## To-do list
[1] Copy out the stretch of the gardening column from "Euphorbia can be" through "its tiny leaves.".
[2] Continue the gardening column from the point where it stops.

## Article
------------------------------------

Euphorbia can be started easily from root pieces or from seed, so it’s not surprising you have one. One of the weeds that invaded open areas once watered again was a creeping (spotted) spurge: a euphorbia with a brown spot on its tiny leaves.
Their yellow flowers strongly attract bees, but they don’t start attracting bees with their flowers until they start growing in the spring. The kind you have should not need watering very often, but should grow about 2 feet tall and spread 3 or 4 feet wide.
Q. This caterpillar is on my Texas mountain laurel. Just two of them. What will they become?
A. May is the time for the Genista moth to be feeding on the young leaves of Texas mountain laurel. You might see a couple now but that might be the beginning of something bigger. If it were me, I would see if Texas mountain laurel is being used in other landscapes close by. If it is, I would control them. Otherwise if yours is just an isolated tree, then you might ignore it if there are just a couple.
The easiest way is to get rid of them is to hand-pick them and drop them in a bucket of soapy water. Or you can use a hand pruner and do the same thing. Sprays include Bt (dipel or thuricide or equivalent) or spinosad if you see a large population. If there are a number of plants in the neighborhood, I would chemically treat the tree with spinosad for long-term protection.

------------------------------------

## Record list
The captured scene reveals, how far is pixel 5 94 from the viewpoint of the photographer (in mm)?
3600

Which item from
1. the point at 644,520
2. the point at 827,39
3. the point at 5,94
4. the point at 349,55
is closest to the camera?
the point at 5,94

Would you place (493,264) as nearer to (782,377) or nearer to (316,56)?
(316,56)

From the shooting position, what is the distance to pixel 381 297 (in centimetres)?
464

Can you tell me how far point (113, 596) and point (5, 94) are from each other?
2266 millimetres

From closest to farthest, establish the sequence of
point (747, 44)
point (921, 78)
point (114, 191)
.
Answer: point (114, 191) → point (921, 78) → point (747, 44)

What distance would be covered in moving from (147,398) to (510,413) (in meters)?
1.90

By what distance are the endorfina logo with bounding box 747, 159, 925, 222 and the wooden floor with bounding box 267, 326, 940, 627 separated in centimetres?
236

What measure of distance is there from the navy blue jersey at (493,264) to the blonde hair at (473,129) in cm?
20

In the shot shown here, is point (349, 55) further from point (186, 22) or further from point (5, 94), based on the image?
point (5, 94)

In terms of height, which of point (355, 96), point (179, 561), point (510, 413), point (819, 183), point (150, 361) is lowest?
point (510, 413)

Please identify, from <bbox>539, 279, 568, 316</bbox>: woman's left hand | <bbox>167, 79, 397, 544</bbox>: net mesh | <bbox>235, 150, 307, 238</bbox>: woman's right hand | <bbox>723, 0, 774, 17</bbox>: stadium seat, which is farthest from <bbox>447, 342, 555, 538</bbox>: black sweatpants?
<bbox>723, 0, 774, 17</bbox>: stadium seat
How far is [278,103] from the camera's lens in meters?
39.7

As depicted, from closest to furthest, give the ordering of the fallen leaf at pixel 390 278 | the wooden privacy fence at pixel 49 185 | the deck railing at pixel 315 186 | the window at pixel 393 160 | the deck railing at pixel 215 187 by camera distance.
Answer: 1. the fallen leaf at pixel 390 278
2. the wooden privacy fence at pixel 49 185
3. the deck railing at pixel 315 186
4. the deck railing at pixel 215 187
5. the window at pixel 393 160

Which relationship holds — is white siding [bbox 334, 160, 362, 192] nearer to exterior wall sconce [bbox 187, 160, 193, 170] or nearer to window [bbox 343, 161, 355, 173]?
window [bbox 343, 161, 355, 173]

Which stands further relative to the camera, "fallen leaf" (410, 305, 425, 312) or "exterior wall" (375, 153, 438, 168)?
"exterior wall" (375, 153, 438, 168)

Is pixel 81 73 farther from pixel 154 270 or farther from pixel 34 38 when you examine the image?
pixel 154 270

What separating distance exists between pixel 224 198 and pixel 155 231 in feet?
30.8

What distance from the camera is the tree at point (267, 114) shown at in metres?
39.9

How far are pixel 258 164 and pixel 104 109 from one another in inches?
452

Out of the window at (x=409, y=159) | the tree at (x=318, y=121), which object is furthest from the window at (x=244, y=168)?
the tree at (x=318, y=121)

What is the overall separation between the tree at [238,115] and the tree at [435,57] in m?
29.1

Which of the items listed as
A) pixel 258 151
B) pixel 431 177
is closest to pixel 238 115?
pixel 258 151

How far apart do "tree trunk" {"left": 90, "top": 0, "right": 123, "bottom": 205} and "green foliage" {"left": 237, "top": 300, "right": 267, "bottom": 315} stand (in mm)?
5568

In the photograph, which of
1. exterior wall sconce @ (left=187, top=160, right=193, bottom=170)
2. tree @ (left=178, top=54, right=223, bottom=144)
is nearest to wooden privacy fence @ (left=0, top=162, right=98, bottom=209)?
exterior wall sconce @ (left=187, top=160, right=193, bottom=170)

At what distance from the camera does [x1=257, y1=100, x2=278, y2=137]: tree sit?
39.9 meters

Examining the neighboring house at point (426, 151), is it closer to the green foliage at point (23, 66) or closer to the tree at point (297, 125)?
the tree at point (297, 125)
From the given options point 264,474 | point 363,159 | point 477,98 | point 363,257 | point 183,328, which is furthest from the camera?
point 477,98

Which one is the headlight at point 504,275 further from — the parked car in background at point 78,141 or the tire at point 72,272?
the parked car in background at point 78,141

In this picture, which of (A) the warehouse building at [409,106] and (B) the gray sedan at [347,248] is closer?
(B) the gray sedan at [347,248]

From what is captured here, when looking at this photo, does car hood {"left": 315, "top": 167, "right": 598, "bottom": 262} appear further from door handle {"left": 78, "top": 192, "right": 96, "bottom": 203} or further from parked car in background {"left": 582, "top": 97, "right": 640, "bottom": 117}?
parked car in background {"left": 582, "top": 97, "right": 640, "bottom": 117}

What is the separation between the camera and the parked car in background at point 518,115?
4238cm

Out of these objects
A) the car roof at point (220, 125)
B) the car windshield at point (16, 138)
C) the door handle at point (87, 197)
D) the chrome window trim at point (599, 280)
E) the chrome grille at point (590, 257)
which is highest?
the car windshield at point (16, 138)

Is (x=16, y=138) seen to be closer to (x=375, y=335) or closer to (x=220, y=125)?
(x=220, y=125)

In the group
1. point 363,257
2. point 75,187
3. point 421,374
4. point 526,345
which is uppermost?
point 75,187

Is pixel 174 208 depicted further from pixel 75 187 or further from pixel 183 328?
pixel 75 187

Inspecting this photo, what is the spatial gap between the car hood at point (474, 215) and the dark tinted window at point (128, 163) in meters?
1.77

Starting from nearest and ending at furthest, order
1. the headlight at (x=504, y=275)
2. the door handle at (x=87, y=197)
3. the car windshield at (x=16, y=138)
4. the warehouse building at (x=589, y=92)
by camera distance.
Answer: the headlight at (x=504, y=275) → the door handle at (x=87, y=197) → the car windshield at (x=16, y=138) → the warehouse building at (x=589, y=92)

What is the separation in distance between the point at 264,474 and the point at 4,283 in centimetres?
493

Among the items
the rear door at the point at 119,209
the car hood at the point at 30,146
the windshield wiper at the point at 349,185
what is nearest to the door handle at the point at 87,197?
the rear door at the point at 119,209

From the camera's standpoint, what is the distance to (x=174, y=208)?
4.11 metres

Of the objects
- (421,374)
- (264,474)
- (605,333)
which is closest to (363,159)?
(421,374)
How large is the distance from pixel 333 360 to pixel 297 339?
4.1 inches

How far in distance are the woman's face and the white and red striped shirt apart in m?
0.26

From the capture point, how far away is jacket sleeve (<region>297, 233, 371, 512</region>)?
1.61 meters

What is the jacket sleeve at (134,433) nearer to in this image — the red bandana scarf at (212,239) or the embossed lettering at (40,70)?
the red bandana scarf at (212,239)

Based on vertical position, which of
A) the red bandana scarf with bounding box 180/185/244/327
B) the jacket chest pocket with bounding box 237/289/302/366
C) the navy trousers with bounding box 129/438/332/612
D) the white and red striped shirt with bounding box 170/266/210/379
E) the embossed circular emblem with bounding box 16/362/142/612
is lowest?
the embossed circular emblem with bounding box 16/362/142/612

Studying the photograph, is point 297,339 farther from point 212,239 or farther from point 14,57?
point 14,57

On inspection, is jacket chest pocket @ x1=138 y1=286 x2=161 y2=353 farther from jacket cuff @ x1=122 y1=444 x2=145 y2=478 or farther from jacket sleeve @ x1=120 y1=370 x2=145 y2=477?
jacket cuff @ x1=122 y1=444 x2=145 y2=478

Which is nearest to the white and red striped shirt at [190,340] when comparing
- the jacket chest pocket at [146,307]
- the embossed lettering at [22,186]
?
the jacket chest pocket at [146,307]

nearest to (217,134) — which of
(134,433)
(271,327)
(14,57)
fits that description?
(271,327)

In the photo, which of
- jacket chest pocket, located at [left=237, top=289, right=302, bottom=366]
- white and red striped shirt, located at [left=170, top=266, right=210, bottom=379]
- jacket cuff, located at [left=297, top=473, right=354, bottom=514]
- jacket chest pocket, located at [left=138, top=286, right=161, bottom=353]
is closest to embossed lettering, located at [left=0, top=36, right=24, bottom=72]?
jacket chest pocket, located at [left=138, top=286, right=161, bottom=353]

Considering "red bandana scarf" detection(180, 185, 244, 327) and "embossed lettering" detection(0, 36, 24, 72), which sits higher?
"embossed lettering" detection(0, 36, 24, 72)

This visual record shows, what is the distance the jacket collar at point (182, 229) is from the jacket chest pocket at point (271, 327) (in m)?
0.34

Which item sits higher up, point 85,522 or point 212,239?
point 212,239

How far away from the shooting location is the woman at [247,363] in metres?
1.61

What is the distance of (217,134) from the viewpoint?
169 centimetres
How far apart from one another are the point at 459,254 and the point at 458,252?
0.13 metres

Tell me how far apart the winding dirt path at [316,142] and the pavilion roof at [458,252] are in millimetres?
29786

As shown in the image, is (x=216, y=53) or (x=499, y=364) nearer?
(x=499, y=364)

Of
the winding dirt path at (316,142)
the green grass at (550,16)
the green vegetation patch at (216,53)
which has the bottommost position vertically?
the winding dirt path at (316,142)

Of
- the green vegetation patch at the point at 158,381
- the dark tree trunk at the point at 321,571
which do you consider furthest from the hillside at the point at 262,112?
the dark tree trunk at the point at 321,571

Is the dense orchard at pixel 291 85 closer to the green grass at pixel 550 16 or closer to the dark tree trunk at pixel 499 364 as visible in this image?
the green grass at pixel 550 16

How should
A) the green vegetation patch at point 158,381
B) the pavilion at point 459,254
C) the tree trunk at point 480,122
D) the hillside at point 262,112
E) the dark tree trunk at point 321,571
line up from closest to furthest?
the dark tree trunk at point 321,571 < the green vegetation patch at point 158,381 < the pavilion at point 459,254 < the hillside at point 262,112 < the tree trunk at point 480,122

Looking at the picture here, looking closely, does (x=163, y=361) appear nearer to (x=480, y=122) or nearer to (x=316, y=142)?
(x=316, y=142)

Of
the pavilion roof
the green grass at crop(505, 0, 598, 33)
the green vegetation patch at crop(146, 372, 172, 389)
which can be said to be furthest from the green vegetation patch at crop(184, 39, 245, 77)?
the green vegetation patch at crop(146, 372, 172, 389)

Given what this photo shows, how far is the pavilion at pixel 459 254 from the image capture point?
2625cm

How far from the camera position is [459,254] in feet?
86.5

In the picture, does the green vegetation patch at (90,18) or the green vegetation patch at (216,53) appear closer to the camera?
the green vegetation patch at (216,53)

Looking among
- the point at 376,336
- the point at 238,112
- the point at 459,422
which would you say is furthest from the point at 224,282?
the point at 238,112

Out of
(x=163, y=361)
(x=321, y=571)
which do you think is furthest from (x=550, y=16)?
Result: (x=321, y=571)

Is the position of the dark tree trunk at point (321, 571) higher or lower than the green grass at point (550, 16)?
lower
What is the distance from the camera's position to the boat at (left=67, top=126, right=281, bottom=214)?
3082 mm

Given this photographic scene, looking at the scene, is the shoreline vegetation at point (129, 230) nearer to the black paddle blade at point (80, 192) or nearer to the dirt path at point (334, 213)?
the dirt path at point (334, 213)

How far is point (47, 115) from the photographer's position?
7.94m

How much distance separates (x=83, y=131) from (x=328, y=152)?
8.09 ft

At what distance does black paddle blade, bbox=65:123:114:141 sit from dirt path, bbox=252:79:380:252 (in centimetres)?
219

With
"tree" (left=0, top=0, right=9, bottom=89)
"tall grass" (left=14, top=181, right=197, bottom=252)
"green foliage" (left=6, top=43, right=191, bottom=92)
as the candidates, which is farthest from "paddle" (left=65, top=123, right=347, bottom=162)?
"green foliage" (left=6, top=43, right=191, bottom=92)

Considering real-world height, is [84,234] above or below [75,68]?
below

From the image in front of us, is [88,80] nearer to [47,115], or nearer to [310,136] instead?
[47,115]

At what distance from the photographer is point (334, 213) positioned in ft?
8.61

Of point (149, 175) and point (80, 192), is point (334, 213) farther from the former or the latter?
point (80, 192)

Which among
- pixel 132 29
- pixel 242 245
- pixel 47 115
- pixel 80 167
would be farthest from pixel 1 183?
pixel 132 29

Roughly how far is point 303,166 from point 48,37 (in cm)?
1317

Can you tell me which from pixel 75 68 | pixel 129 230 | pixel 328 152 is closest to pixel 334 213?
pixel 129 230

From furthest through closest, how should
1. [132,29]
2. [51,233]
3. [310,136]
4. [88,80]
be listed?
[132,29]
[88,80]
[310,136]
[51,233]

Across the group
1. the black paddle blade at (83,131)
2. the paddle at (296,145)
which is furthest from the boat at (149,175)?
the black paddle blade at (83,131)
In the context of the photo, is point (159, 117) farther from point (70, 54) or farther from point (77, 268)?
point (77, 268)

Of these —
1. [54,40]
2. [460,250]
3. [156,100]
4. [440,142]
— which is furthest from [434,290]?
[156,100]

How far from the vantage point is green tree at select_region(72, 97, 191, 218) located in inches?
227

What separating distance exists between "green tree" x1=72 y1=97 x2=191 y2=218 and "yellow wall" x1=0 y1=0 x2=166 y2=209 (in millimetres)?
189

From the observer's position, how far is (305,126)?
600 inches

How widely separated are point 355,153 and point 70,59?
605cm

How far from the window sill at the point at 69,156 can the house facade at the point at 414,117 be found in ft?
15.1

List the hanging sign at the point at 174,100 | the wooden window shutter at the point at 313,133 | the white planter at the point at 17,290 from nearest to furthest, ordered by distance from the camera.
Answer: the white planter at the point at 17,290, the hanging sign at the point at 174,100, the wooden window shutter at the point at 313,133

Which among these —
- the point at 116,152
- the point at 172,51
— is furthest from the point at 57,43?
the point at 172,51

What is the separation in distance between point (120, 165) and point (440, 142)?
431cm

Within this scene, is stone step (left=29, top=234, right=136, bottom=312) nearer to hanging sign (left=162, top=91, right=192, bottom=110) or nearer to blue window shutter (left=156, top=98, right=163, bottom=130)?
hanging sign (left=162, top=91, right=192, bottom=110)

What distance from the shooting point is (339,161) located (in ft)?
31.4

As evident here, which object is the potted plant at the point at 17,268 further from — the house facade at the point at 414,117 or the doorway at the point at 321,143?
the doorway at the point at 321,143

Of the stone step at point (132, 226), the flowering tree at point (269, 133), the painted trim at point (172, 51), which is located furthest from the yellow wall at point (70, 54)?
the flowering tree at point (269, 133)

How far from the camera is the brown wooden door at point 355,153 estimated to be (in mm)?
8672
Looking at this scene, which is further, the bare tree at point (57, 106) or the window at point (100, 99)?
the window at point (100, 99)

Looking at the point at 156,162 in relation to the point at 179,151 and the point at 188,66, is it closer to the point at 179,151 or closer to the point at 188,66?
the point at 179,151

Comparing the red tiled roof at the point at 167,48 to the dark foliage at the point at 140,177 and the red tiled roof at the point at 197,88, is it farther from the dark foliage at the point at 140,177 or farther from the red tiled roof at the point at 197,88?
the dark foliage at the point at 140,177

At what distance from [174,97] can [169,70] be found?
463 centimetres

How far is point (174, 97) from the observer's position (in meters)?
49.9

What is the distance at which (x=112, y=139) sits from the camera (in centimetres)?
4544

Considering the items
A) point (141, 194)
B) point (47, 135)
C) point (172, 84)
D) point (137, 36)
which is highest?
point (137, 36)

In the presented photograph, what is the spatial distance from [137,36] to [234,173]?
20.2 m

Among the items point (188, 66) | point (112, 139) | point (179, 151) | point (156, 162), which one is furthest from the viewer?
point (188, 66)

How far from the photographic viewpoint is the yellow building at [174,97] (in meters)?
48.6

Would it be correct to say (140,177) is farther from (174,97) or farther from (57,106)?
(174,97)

------------------------------------

## Task-by-task results
[1]
Euphorbia can be started easily from root pieces or from seed, so it’s not surprising you have one. One of the weeds that invaded open areas once watered again was a creeping (spotted) spurge: a euphorbia with a brown spot on its tiny leaves.

[2]
Q. Our queen palm seems to be distressed. A local nursery representative said this palm does not like our environment and suggested I apply a tonic to help the plant recover. Any suggestions?
A. The nursery representative is right. The queen palm does not like our dry wind and looks ratty primarily because of our high winds. There is some discussion about heat tolerance as well and to avoid planting them in western or southern exposures in full sun and surrounded by rock.
Palms are easier to water because they don’t require much more water as they get bigger like some other trees might. About 25-30 gallons at each watering is all that’s required. Queen palms prefer growing in organic soils so they will benefit from having compost added to the soil before planting.
As far as the plant tonics are concerned, that’s really a personal preference. Some people swear by them and other people think they are a waste of money. Anything that improves their growth improves their recovery.